Die sommerlichen Temperaturen, die Ende Juni ihren Höhepunkt erreichten, haben die Felder stark beansprucht. Insbesondere Weizen und Raps, die in Bayern zu den wichtigsten Anbauprodukten zählen, leiden unter dem Wassermangel und der Hitze. „Die Prognosen sind düster. In manchen Regionen rechnen wir mit richtig schlechten Erträgen“, so Felßner weiter.

Die Auswirkungen der schlechten Ernte könnten sich nicht nur auf die Landwirte selbst auswirken, sondern auch auf die Verbraucherpreise. Bereits jetzt ist zu beobachten, dass die Kosten für landwirtschaftliche Produkte steigen könnten, sollten die Erträge nicht den Erwartungen entsprechen. Experten warnen, dass diese Entwicklung die Inflationsrate weiter anheizen könnte.
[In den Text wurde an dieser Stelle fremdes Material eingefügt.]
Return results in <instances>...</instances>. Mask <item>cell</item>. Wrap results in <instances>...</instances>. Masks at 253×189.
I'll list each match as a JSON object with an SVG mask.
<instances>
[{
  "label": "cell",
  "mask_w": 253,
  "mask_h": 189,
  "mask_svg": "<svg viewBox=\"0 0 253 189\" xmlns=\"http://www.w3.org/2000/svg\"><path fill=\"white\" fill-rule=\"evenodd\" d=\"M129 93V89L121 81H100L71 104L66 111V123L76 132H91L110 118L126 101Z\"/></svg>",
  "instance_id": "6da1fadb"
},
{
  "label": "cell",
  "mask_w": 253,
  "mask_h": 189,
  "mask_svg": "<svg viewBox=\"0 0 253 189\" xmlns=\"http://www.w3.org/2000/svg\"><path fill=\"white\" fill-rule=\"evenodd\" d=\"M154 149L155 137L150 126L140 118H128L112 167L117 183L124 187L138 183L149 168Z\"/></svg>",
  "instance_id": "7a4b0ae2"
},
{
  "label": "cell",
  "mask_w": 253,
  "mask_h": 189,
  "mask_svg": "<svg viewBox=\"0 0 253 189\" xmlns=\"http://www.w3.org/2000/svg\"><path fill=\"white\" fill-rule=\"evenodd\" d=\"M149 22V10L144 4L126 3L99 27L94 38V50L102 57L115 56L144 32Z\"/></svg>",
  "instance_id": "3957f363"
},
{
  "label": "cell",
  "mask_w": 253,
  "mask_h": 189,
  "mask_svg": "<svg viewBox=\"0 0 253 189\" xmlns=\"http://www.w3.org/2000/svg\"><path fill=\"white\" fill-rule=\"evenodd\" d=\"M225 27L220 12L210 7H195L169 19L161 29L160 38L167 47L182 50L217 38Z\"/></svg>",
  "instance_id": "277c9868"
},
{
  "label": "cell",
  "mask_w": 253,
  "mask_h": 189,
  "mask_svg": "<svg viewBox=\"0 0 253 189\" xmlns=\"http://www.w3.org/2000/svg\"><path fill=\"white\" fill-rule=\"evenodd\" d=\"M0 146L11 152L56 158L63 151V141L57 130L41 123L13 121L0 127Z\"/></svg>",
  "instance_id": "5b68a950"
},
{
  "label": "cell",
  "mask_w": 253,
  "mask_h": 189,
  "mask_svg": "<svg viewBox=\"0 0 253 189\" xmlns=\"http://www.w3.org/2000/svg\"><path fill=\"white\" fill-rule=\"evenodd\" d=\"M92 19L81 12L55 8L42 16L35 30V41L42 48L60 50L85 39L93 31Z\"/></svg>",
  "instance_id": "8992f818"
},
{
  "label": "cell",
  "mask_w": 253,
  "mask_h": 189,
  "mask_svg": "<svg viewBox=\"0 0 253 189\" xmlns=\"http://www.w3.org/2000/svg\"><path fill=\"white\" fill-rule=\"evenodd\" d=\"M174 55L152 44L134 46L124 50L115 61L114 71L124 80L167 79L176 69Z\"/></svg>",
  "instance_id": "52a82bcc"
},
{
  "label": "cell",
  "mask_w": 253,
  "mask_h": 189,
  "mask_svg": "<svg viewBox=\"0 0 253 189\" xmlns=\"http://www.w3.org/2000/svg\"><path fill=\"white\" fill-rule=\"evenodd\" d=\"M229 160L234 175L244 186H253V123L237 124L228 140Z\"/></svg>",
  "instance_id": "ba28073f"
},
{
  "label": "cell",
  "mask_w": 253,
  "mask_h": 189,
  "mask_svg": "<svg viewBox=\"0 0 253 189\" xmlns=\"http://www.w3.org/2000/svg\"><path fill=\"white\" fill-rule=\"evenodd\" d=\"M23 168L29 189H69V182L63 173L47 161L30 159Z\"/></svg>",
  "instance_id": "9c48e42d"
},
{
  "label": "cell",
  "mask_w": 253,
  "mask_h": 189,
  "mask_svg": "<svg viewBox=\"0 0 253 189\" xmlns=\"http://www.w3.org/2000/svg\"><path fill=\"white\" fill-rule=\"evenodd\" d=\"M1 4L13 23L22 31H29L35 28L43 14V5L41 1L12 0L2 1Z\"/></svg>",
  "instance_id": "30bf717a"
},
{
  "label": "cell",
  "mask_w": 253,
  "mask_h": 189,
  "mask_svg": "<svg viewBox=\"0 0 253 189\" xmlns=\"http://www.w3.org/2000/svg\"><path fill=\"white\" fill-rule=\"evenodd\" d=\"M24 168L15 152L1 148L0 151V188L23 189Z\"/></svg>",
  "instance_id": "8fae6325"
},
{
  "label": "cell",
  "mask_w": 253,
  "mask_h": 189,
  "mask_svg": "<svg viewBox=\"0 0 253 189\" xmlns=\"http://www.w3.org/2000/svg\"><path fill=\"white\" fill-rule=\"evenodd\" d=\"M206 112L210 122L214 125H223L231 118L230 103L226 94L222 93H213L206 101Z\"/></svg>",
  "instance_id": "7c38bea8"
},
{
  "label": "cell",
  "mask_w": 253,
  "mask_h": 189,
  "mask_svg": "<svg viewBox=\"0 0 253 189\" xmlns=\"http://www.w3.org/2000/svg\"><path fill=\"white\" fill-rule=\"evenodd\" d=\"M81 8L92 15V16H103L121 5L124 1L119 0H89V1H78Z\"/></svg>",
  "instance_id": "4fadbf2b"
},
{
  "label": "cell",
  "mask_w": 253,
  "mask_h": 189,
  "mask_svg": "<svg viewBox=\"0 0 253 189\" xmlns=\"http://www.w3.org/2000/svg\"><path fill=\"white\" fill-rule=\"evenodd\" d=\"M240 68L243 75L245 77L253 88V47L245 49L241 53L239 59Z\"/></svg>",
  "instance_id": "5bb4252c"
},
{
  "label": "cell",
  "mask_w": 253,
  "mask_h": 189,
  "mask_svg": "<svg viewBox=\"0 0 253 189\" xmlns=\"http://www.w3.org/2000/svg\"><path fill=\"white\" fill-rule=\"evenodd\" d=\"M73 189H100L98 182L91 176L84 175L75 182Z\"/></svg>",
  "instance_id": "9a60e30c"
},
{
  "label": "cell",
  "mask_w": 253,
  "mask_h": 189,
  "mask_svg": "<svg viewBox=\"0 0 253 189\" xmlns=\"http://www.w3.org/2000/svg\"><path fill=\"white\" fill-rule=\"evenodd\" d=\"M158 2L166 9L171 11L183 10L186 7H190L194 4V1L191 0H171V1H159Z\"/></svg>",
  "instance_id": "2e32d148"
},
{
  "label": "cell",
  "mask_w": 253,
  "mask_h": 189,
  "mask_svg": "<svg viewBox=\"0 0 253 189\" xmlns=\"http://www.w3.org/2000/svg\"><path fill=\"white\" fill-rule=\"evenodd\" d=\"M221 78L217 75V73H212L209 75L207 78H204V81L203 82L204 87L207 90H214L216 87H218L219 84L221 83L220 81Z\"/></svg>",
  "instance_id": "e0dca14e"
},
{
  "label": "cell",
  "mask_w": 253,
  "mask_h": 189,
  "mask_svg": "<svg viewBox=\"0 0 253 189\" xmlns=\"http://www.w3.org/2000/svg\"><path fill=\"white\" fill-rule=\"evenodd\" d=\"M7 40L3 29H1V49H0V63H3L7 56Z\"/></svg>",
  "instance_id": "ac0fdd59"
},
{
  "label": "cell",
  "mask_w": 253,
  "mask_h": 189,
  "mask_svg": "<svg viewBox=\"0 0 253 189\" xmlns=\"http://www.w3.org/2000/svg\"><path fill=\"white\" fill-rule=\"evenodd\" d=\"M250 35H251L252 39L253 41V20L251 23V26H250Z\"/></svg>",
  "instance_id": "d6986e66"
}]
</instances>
Ein weiteres Problem, das die Landwirte beschäftigt, ist die Unsicherheit über die zukünftigen Wetterbedingungen. Viele Betriebe stehen vor der Frage, wie sie sich auf solche extremen Wetterereignisse vorbereiten können. Felßner fordert mehr Unterstützung von der politischen Seite, um die Betriebe in Krisenzeiten abzusichern und nachhaltige Lösungen zu finden.

Die Sorgen um die Ernte sind nicht nur lokal, sondern betreffen auch die gesamte europäische Landwirtschaft. Viele Länder sehen sich ähnlichen Herausforderungen gegenüber, die durch den Klimawandel verschärft werden. Es ist zu erwarten, dass die kommenden Monate entscheidend für die Ernte 2026 sein werden.

Die Landwirte appellieren an die Verbraucher, die Bedeutung nachhaltiger Landwirtschaft zu erkennen und die heimischen Produkte zu unterstützen. In diesen schwierigen Zeiten ist es wichtiger denn je, solidarisch zu handeln und die heimische Landwirtschaft zu fördern.